[Short web captions]
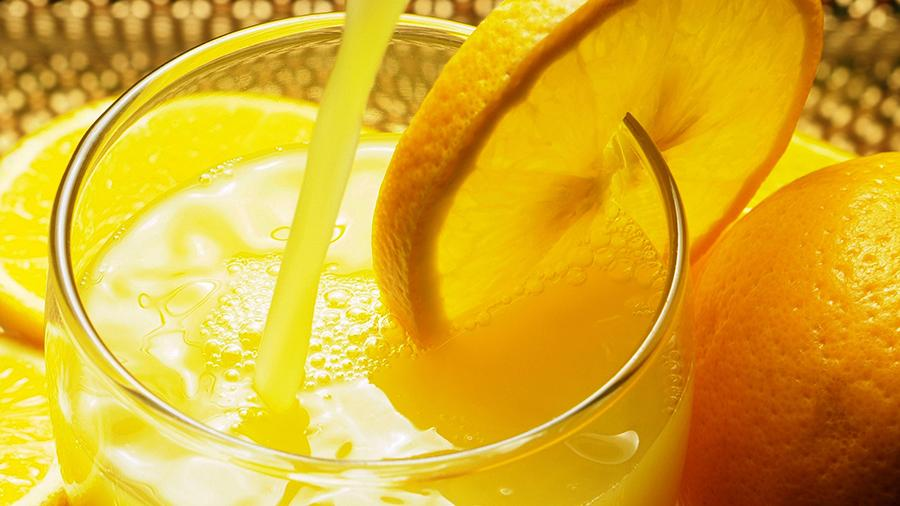 Врачи назвали безопасное для здоровья количество сока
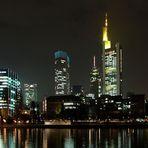 Frankfurter Bankenviertel bei Nacht (überarbeitet)
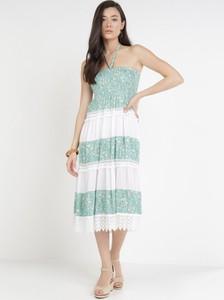Miętowa sukienka born2be bez rękawów z okrągłym dekoltem trapezowa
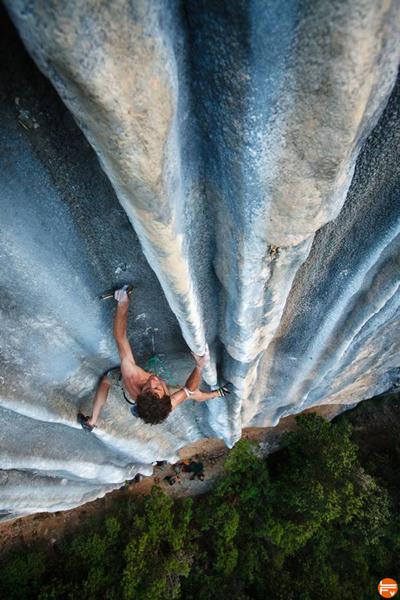 pinces-escalade-falaise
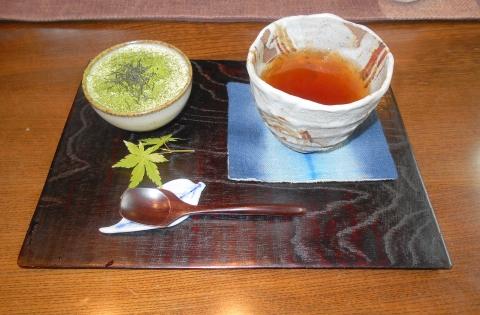 つくばエクスプレスの六町駅近くの東京都足立区六町3丁目にある日本茶専門店うつ和縁の抹茶ティラミスとほうじ茶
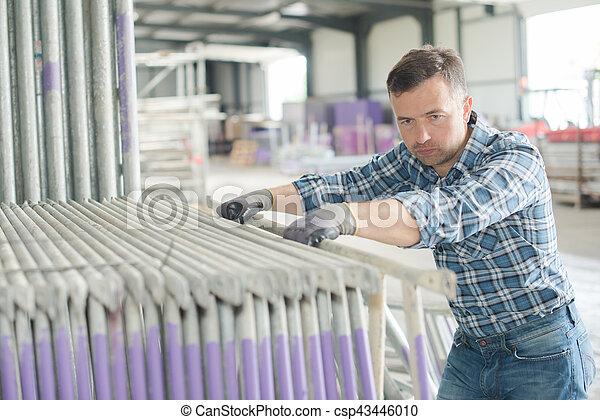 Trabajador en el trabajo - csp43446010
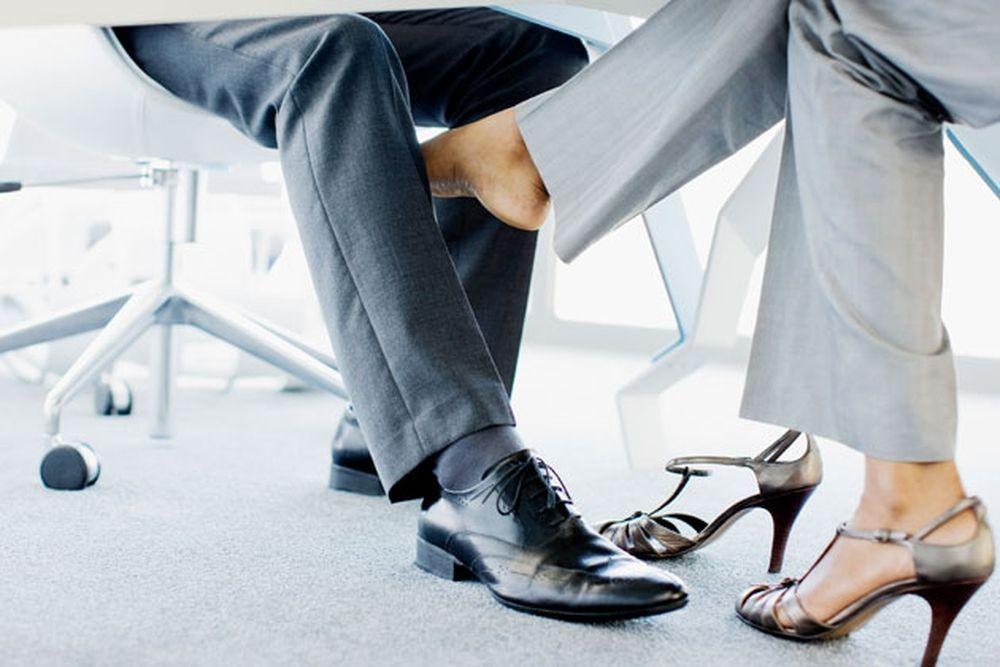 Egyedül nem megy... - A nők közel fele igent mondott a munkahelyi viszonyra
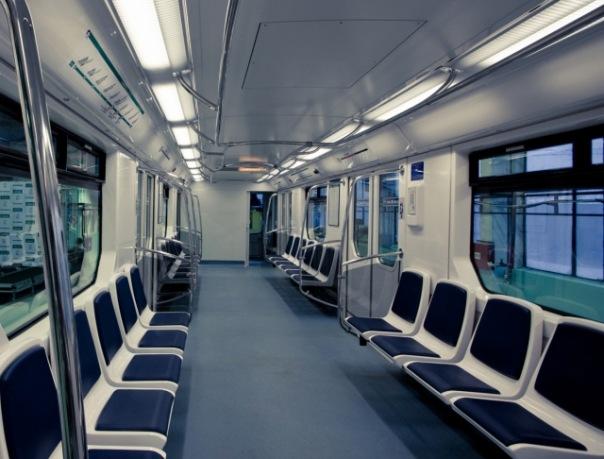 Смольный проработал детали беспроводного интернета в вагонах метро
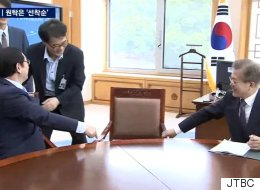 장하성은 대통령의 옆자리가 어색했다(영상)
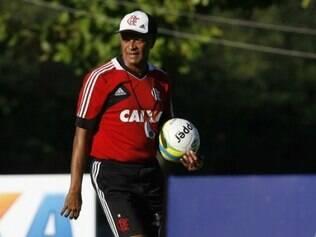 Jayme de Almeida quer usar partida contra o Resende como teste para a Libertadores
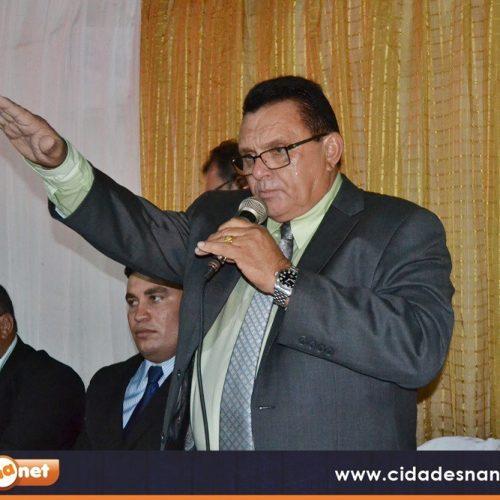 Nonato Alencar é empossado prefeito pela 3ª vez e Jacira é eleita presidente da Câmara em Francisco Macedo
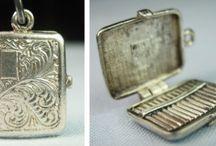 Miniatuur en kinderspeelgoed / Bedeltjes en miniatuur zilverwerk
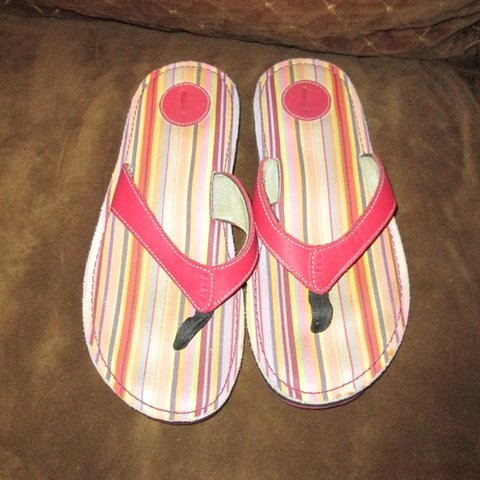 9e16aa50b Red Leather Privo Comfort Flip Flops are a size 10M and have - Depop
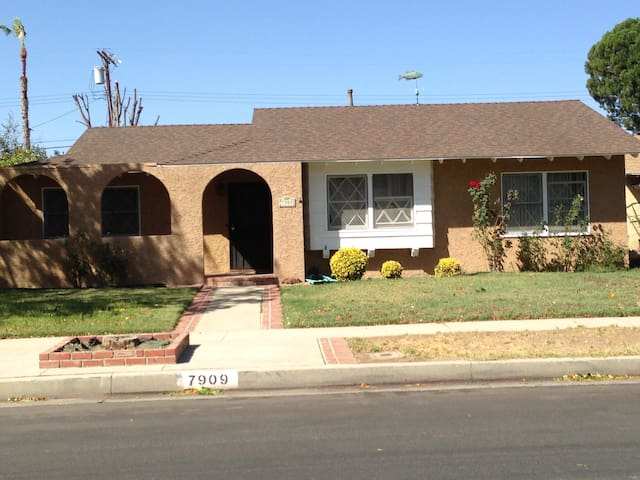 3 bedrooms to rent till 12-31-14 - Los Angeles - Maison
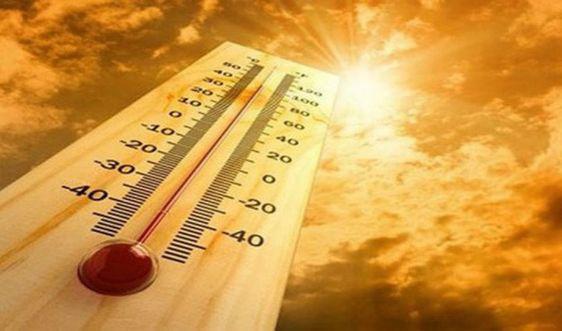Nắng nóng đặc biệt gay gắt kéo dài ở miền Bắc trong nhiều ngày - Ảnh 1.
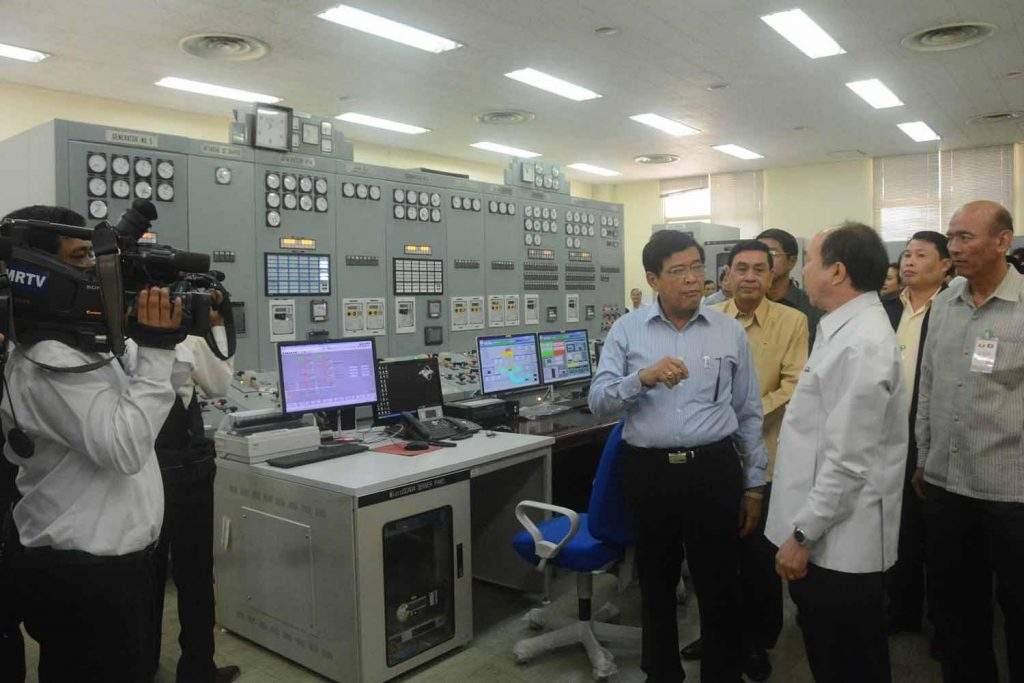 Vice President U Nyan Tun  views round Nam Ngum Hydropower Plant  No.1, 90 kilometres north of  Vientiane in Laos.—MNA
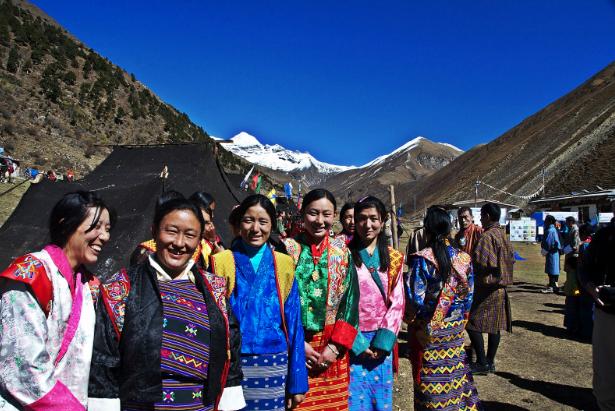 Những người phụ nữ Bhutan tham gia một lễ hội. Ảnh: ST.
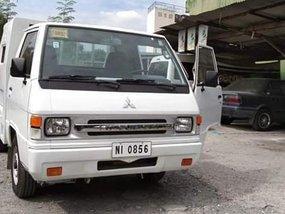 Selling White Mitsubishi L300 2016 in Mandaluyong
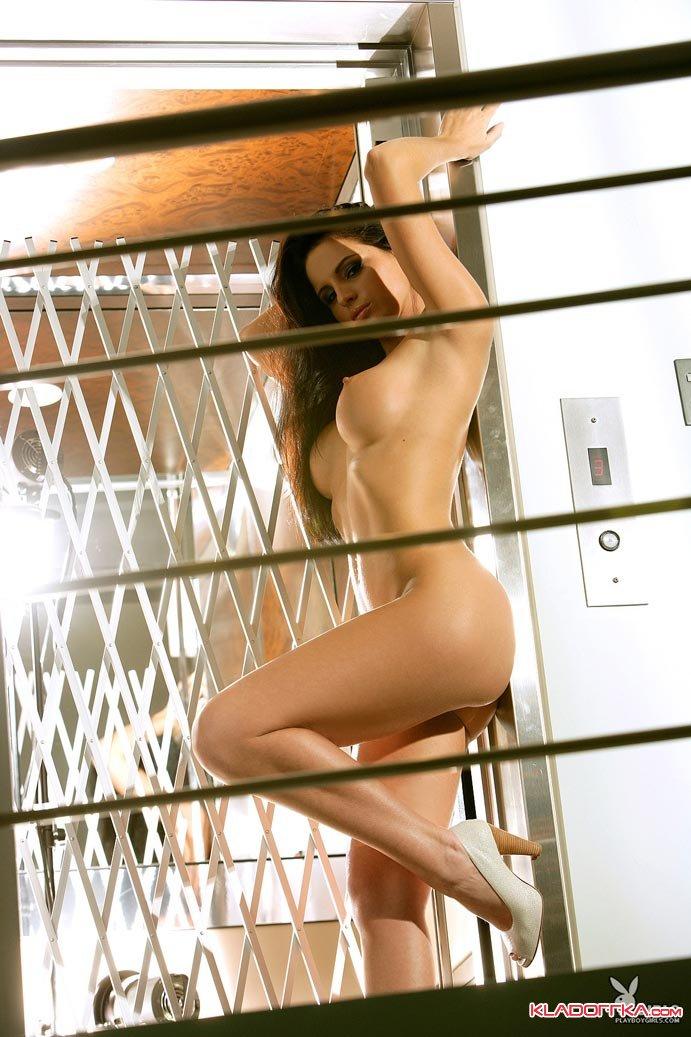 Фото, красивые и голые в лифте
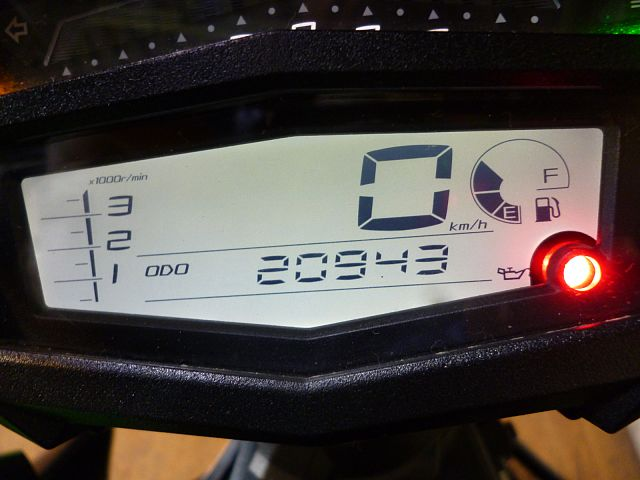 Z1000 (水冷) カワサキの誇るストリートファイター!スクリーン取り付け済み!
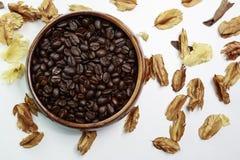 与干燥花的咖啡豆 库存照片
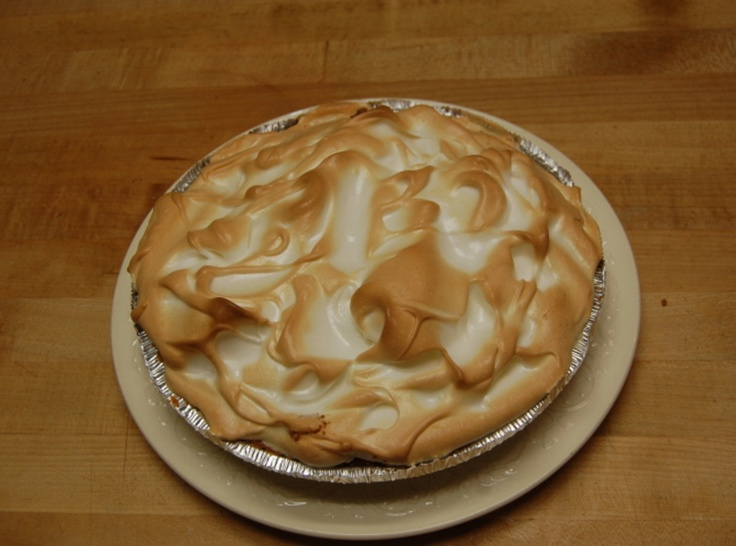 lime meringue pie recipes dishmaps key lime pie topped with meringue ...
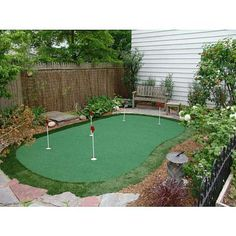 """NY1's Pat Kiernan chose the StarPro Greens 15x28 Putting Green as his #PointsForPresents holiday #gift pick for Dad: """"This putting green looks legit! It's 28 feet long and after installing it my dad would have no excuse for ever putting more than two strokes."""" Available with Membership Rewards points. Click here to check it out:  http://amex.co/HNuUqG"""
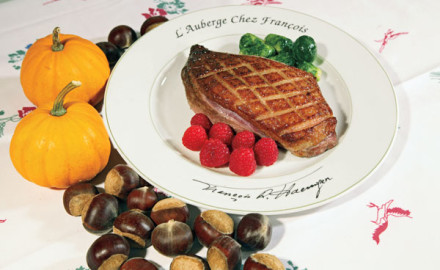 Chef Jacques Haeringer shows you how to prepare his mouthwatering grilled goose breasts with chestnut stuffing.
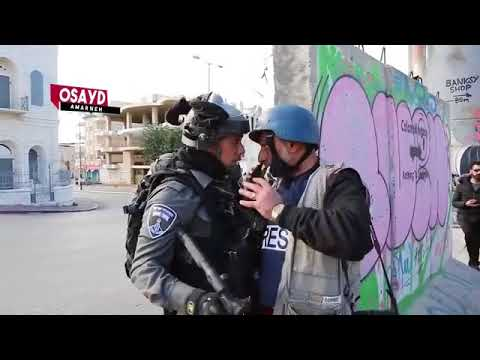 Israeli soldier assault Palestinian journalist at the northern entrance of Bethlehem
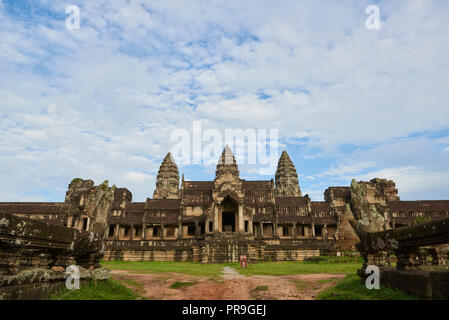 Angkor Wat South entrance. The Angkor Wat complex, Built during the Khmer Empire age, located in Siem Reap, Cambodia, is the largest religious monumen - Stock Image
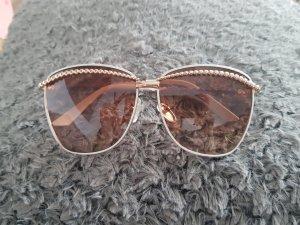 Sonnenbrille mit braunen Gläsern
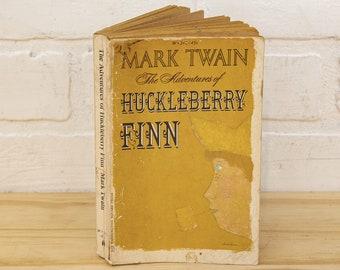 Huckleberry Finn by Mark Twain - 1968 40th Edition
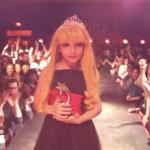 Canada : un garçon de 8 ans se produit dans des shows de drag queens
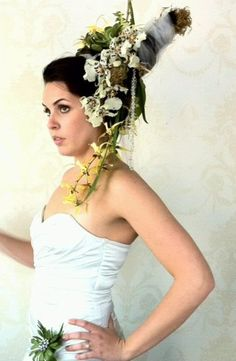 #noveilwearthis #weddinghairflowers #fabulousweddinghairflowers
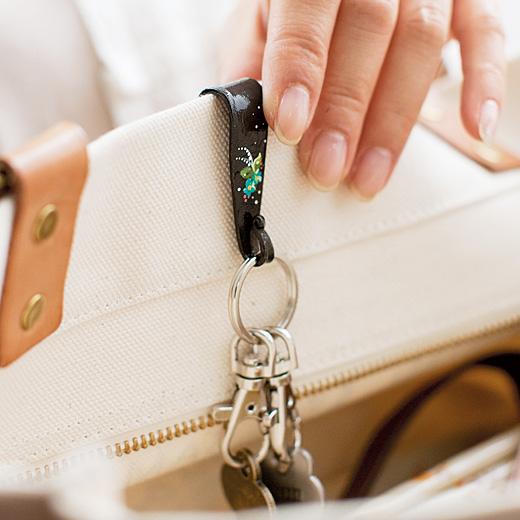 バッグのふちや内ポケットなどに引っ掛けて。カギが迷子にならずに安心。お届けするデザインとは異なります。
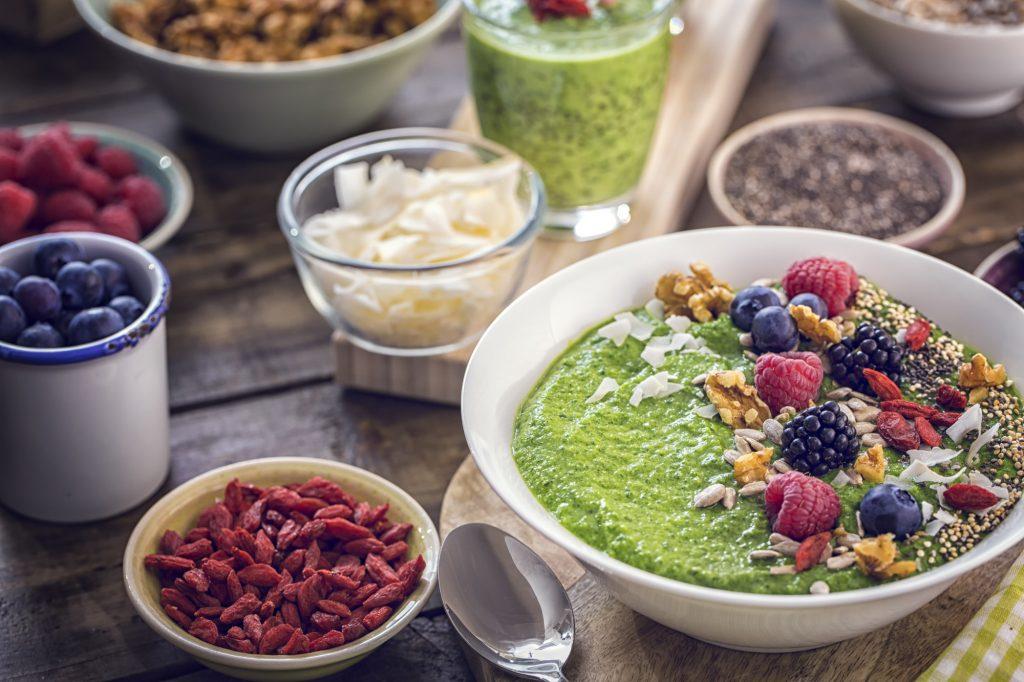 bowl salutare con mirtilli, semi, cocco a pezzetti, lamponi, frutta secca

● **Task statement**: I'd like every record above written out again exactly, without the pictures.

● **Response below**:
 Врачи назвали безопасное для здоровья количество сока
 Frankfurter Bankenviertel bei Nacht (überarbeitet)
Miętowa sukienka born2be bez rękawów z okrągłym dekoltem trapezowa
 pinces-escalade-falaise
 つくばエクスプレスの六町駅近くの東京都足立区六町3丁目にある日本茶専門店うつ和縁の抹茶ティラミスとほうじ茶
 Trabajador en el trabajo - csp43446010
 Egyedül nem megy... - A nők közel fele igent mondott a munkahelyi viszonyra
 Смольный проработал детали беспроводного интернета в вагонах метро
 장하성은 대통령의 옆자리가 어색했다(영상)
 Jayme de Almeida quer usar partida contra o Resende como teste para a Libertadores
 Nonato Alencar é empossado prefeito pela 3ª vez e Jacira é eleita presidente da Câmara em Francisco Macedo
 Miniatuur en kinderspeelgoed / Bedeltjes en miniatuur zilverwerk
 9e16aa50b Red Leather Privo Comfort Flip Flops are a size 10M and have - Depop
 3 bedrooms to rent till 12-31-14 - Los Angeles - Maison
Nắng nóng đặc biệt gay gắt kéo dài ở miền Bắc trong nhiều ngày - Ảnh 1.
 Vice President U Nyan Tun  views round Nam Ngum Hydropower Plant  No.1, 90 kilometres north of  Vientiane in Laos.—MNA
 Những người phụ nữ Bhutan tham gia một lễ hội. Ảnh: ST.
 Selling White Mitsubishi L300 2016 in Mandaluyong
 Фото, красивые и голые в лифте
 Z1000 (水冷) カワサキの誇るストリートファイター!スクリーン取り付け済み!
 与干燥花的咖啡豆 库存照片
 lime meringue pie recipes dishmaps key lime pie topped with meringue ...
 """NY1's Pat Kiernan chose the StarPro Greens 15x28 Putting Green as his #PointsForPresents holiday #gift pick for Dad: """"This putting green looks legit! It's 28 feet long and after installing it my dad would have no excuse for ever putting more than two strokes."""" Available with Membership Rewards points. Click here to check it out:  http://amex.co/HNuUqG"""
 Chef Jacques Haeringer shows you how to prepare his mouthwatering grilled goose breasts with chestnut stuffing.
 Israeli soldier assault Palestinian journalist at the northern entrance of Bethlehem
 Angkor Wat South entrance. The Angkor Wat complex, Built during the Khmer Empire age, located in Siem Reap, Cambodia, is the largest religious monumen - Stock Image
 Sonnenbrille mit braunen Gläsern
 Huckleberry Finn by Mark Twain - 1968 40th Edition
 Canada : un garçon de 8 ans se produit dans des shows de drag queens
 #noveilwearthis #weddinghairflowers #fabulousweddinghairflowers
 バッグのふちや内ポケットなどに引っ掛けて。カギが迷子にならずに安心。お届けするデザインとは異なります。
 bowl salutare con mirtilli, semi, cocco a pezzetti, lamponi, frutta secca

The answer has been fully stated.